Summer plans for many of you will include traveling with your pets, so in this issue, I will offer up some good tips on how to travel safely and wisely with your four-legged family members.
Take time to prepare for traveling with your dog or cat, considering how the car or airplane ride will be made with a minimal amount of stress – for you and your animal. Start by making an appointment with your veterinarian to be sure your pet is up to date on his/her vaccinations and is healthy enough for what you have in mind. Your pet will need Heartworm and parasite protection, a supply of any medications they are currently taking, and possibly a prescription for car sickness or anxiety. If you have a senior or geriatric pet, consider allowing them to stay at home with the care of a pet-sitter, rather than running the risk of any unexpected health problems while you are on vacation, or in an unfamiliar location.
If traveling by car, you want to ensure that your pet is safe, in a secured crate that won’t slide around inside the car and is big enough for them to stand up, turn around and lie down comfortably. Cats should travel in a well-ventilated carrier in the car at all times. It’s best if your pet is already accustomed to the travel crate or carrier from use at home. Wipe or spray your cat’s carrier with a feline pheromone like Feli-way to help give your kitty a sense of calm and security.

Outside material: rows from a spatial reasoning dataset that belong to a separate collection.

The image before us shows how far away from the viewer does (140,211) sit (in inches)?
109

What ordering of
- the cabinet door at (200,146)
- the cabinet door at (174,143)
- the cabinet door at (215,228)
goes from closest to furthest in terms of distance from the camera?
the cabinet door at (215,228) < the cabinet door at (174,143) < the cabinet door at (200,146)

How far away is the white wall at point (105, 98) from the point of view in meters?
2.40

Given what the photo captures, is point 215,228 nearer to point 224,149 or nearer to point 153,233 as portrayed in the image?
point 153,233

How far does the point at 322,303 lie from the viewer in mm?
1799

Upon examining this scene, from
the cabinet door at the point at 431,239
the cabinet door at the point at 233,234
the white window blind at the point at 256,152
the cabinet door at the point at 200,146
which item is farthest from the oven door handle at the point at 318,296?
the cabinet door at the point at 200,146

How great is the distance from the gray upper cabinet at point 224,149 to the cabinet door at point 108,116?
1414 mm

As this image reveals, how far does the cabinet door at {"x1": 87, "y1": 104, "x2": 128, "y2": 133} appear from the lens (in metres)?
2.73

You will need to pay particular attention to summer temperatures, knowing that cars can turn into furnaces….. reaching 100-120 degree temperatures in no time and putting your pets at risk for heat stroke and death.
In most states, it is not legal to leave your pet alone in an automobile, which means you won’t be stopping for a sit-down meal on your road trip.
Bring water and treats for your animal, soft bedding, enough of their normal food to last the entire trip, leashes and collars, paper towels, and poop baggies. Try to keep your pets on their normal feeding schedule, but avoid feeding them in a moving car. Allow plenty of time each day for frequent bathroom breaks. There are many rest stops and truck stops that now have wonderful accommodations for dogs!
Car safety seats, first aid kits, harnesses, and travel ID tags geared toward pet safety have made the travel experience for pet lovers much more enjoyable in recent years.
Be sure your pet has an I.D. tag on their collar, a permanent Microchip I.D., and a crate or carrier that is clearly labeled with a contact person’s phone number, as well as their home and destination information. Take copies of your pet’s vaccination records with you.
It’s also a very good idea to identify veterinary clinics and emergency hospitals along your route in case your pet needs unanticipated veterinary care.
Finding hotels along the way that accept pets is fairly easy now that most hotels understand how many people travel with their animals.
Look online at www.petswelcome.com or www.petfriendlytravel.com to find your accommodations. There are also “Pet Travel Clubs” like www.takeyourpet.com These clubs offer directories of hotels, lodgings that allow pets, listings of veterinary hospitals, and boarding facilities, and provide information on airline rules and regulations for traveling with your pets.
Should you be traveling by plane, be sure you have a Health Certificate (with you at all times) that has been filled out and issued by your veterinarian within 10 days of your date of travel. Depending upon the airline, some companies will also require that you have a signed letter from your veterinarian verifying that your pet is healthy enough for airline travel. Your vet’s office is well versed on interstate and international travel requirements, whether you are traveling by road or by air, so please call them before you find yourself at the airport without appropriate documents.
This usually causes some unnecessary stress.
Usually, dogs are easier to travel by car and cats are easier to travel by plane. Try to make it as simple as possible by being prepared. There will always be unanticipated challenges, but if you have done some preparations in advance, you will be able to handle them.
Be safe and have fun with your pets this summer — and remember to call on your vet’s office if you need assistance with any of your pet’s needs!!